Higher-caste landlords in Bihar have organized private militias to counter the Naxalite threat.  These militias, or senas, also target Dalit villagers believed to be sympathetic to Naxalites.  Senas are believed responsible for the murders of many hundreds of Dalits in Bihar since 1969.  One of the most prominent militias, the Ranvir Sena, has been responsible for the massacre of more than 400 Dalit villagers in Bihar between 1995 and 1999.  In one of the largest of such massacres, on the night of December 1, 1997, the Ranvir Sena shot dead sixteen children, twenty-seven women, and eighteen men in the village of  Laxmanpur-Bathe, Jehanabad district Bihar.  Five teenage girls were raped and mutilated before being shot in the chest.  The villagers were reportedly sympathetic to a Naxalite group that had been demanding more equitable land redistribution in the area.  When Ramchela Paswan returned home from the fields, he found seven of his family members shot: "I started beating my chest and screaming that no one is left...."  When asked why the sena killed children and women, one sena member responded, "We kill children because they will grow up to become Naxalites.  We kill women because they will give birth to Naxalites."
The senas, which claim many politicians as members, operate with impunity.  In some cases, police have accompanied them on raids and have stood by as they killed villagers and burned down their homes.  On April 10, 1997, in the village of Ekwari, located in the Bhojpur district of Bihar, police stationed in the area to protect lower-caste villagers instead pried open the doors of their residences as members of the sena entered and killed eight residents.  In other cases, police raids have followed attacks by the senas.  Sena leaders are rarely prosecuted for such killings, and the villagers are rarely or inadequately compensated for their losses.  Even in cases where police are not hostile to Dalits, they are generally not accessible to call upon: most police camps are located in the upper-caste section of the village and Dalits are simply unable to approach them for protection. 
In the southern districts of Tamil Nadu, clashes between Pallars (a community of Dalits) and Thevars (a marginally higher-caste non-Dalit community) have plagued rural areas since 1995.  New wealth among the Pallars, who have sent male family members to work in Gulf states and elsewhere abroad, has triggered a backlash from the Thevars as the Pallars have increasingly been able to buy and farm their own lands or look elsewhere for employment.  At the same time, a growing Dalit political movement has provided the Pallars with a platform for resisting the still-prevalent norms of "untouchability."  While some Dalits have joined militant groups in Tamil Nadu, such groups have generally engaged in public protests and other political activities rather than armed resistance.  The Thevars have responded by assaulting, raping, and murdering Dalits to preserve the status quo. 
Local police, drawn predominantly from the Thevar community, have conducted raids on Dalit villages, ostensibly to search for militant activists.  During the raids they have assaulted residents, particularly women, and detained Dalits under preventive detention laws.  With the tolerance or connivance of local officials, police have also forcibly displaced thousands of Dalit villagers.  During one such raid, Guruswamy Guruammal, a pregnant, twenty-six-year-old Dalit agricultural laborer, was stripped, brutally beaten, and dragged through the streets naked before being thrown in jail.  She told Human Rights Watch, "I begged the police officers at the jail to help me.  I even told them I was pregnant.

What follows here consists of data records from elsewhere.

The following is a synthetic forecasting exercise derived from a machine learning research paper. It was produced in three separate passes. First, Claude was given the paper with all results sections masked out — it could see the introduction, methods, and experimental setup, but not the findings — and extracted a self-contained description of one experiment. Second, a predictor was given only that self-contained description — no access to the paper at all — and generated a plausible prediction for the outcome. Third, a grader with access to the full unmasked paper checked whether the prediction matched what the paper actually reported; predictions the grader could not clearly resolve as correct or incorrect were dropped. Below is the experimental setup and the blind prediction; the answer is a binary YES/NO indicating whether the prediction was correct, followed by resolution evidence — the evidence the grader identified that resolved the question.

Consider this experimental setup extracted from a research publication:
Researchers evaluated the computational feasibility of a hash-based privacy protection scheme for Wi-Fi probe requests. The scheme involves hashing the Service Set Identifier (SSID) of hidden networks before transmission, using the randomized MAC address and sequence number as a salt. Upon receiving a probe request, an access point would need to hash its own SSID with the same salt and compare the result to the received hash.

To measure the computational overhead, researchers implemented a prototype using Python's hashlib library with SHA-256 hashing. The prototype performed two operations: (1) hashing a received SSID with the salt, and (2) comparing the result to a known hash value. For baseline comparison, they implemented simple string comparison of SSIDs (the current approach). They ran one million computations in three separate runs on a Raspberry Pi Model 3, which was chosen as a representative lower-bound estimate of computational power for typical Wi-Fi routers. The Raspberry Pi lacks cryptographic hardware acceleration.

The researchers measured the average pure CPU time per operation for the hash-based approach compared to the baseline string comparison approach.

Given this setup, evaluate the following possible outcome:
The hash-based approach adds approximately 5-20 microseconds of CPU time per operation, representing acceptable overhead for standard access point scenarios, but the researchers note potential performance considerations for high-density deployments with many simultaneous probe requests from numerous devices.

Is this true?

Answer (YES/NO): NO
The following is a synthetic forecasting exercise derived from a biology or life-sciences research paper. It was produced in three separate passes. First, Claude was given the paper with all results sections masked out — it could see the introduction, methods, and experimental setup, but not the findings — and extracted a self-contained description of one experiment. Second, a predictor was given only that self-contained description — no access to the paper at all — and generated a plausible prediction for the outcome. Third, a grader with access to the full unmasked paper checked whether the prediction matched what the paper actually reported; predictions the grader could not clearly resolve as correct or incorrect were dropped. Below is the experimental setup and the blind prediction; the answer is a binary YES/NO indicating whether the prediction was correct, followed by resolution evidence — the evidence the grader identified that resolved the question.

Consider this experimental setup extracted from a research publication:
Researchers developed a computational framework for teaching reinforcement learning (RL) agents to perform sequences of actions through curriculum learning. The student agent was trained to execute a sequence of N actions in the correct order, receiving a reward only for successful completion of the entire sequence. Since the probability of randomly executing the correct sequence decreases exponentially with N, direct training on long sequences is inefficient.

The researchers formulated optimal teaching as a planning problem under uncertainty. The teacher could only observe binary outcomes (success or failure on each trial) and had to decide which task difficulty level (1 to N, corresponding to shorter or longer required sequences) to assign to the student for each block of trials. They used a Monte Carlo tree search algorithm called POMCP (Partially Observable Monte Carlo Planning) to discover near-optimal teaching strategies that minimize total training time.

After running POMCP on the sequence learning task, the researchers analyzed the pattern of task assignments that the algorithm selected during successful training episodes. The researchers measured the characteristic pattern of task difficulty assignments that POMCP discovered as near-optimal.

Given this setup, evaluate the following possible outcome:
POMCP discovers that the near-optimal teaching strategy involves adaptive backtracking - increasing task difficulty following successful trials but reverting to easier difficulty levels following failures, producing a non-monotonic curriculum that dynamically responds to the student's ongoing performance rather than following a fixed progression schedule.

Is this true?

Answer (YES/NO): YES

They mocked me for [having made] bold statements to the police the day before.  I spent twenty-five days in jail.  I miscarried my baby after ten days.  Nothing has happened to the officers who did this to me."
Excessive use of force by the police is not limited to rural areas.  Police abuse against the urban poor, slum dwellers, Dalits, and other minorities has included arbitrary detention, torture, extrajudicial executions and forced evictions.  Although the acute social discrimination characteristic of rural areas is less pronounced in cities, Dalits in urban areas, who make up the majority of bonded laborers and street cleaners, do not escape it altogether.  Many live in segregated colonies which have been targets of police raids.  This report documents a particularly egregious incident in a Dalit colony in Bombay in July 1997, when police opened fire without warning on a crowd of Dalits protesting the desecration of a statue of Dalit cultural and political hero Dr. B. R. Ambedkar.  The firing killed ten and injured twenty-six. 

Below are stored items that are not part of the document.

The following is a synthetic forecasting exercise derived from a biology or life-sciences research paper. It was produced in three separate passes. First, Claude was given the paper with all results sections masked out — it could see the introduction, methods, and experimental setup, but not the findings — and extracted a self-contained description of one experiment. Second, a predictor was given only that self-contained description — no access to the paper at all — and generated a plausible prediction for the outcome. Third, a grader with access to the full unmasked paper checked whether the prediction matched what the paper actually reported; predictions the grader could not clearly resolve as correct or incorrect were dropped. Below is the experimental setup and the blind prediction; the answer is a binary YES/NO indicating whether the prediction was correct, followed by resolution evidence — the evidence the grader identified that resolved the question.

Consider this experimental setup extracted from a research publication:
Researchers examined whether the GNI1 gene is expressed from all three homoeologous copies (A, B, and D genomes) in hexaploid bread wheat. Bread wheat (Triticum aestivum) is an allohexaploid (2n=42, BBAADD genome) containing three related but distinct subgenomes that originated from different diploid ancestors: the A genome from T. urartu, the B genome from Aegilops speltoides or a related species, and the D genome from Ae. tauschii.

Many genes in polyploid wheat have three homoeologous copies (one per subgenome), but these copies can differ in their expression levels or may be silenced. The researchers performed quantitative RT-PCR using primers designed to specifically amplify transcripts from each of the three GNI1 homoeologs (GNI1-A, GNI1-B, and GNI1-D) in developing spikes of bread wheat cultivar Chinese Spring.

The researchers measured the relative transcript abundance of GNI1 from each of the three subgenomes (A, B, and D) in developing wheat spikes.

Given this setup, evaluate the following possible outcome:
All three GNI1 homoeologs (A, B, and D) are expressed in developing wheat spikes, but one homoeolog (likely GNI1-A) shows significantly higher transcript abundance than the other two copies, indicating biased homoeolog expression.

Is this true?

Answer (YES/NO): NO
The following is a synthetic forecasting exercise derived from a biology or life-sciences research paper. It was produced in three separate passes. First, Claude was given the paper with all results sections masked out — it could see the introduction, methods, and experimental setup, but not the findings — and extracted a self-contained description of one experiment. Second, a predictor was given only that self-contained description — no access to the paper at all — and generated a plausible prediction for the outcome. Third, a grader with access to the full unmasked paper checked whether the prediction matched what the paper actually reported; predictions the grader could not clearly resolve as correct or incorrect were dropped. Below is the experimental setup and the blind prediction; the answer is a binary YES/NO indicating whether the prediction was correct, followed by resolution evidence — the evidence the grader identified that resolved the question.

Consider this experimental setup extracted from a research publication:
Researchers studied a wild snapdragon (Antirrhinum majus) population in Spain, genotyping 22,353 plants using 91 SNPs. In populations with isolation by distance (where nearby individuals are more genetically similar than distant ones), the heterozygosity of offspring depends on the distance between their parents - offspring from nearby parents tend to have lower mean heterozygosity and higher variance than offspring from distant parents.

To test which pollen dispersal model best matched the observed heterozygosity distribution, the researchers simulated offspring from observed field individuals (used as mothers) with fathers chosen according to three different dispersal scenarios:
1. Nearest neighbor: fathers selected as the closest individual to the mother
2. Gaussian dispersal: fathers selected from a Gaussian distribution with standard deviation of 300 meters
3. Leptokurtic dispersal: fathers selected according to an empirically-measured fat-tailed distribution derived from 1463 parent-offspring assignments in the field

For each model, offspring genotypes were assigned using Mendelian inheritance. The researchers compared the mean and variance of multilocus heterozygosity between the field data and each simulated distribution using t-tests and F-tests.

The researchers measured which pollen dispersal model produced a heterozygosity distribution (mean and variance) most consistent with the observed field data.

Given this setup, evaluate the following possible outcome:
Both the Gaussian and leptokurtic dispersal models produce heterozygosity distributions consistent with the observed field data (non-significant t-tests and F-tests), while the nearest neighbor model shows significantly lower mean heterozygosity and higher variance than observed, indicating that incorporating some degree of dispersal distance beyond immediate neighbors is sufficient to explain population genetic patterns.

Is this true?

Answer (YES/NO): NO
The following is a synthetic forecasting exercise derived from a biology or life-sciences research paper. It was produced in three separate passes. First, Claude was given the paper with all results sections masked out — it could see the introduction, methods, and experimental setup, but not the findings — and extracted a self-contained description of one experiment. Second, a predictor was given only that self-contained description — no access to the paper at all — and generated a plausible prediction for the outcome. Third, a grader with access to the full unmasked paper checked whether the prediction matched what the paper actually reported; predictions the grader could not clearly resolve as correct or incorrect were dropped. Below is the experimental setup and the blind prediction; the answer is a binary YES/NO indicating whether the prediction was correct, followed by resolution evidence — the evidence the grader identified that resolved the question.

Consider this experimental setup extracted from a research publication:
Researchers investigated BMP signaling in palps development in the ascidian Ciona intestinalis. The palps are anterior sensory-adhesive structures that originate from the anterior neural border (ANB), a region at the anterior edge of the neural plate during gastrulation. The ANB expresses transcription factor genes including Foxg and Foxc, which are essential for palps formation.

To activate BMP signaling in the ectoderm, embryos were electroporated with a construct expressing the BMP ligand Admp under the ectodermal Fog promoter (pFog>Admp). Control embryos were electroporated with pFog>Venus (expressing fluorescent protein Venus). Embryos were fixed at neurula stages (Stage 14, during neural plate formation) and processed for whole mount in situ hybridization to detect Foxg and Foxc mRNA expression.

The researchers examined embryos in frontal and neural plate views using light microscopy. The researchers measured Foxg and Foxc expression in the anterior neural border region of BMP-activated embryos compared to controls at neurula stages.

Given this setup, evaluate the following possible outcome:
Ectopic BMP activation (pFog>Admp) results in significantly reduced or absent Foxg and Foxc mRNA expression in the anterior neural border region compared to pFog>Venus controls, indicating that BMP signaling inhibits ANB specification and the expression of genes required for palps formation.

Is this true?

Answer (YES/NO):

Dalits throughout the country also suffer in many instances from de facto disenfranchisement.  During elections, those unpersuaded by typical electioneering are routinely threatened and beaten by political party strongmen in order to compel them to vote for certain candidates.  Already under the thumb of local landlords and police officials, Dalit villagers who do not comply have been murdered, beaten, and harassed.
Police and upper-caste militias, operating at the behest of powerful political leaders in the state, have also punished Dalit voters.  In February 1998, police raided a Dalit village in Tamil Nadu that had boycotted the national parliamentary elections.   Women were kicked and beaten, their clothing was torn, and police forced sticks and iron pipes into their mouths.  Kerosene was poured into stored food grains and grocery items and police reportedly urinated in cooking vessels.  In Bihar, political candidates ensure their majority vote with the help of senas, whose members kill if necessary.  The Ranvir Sena was responsible for killing more than fifty people during Bihar's 1995 state election campaign.  The sena was again used to intimidate voters in Ara district, Bihar, during the February 1998 national parliamentary elections.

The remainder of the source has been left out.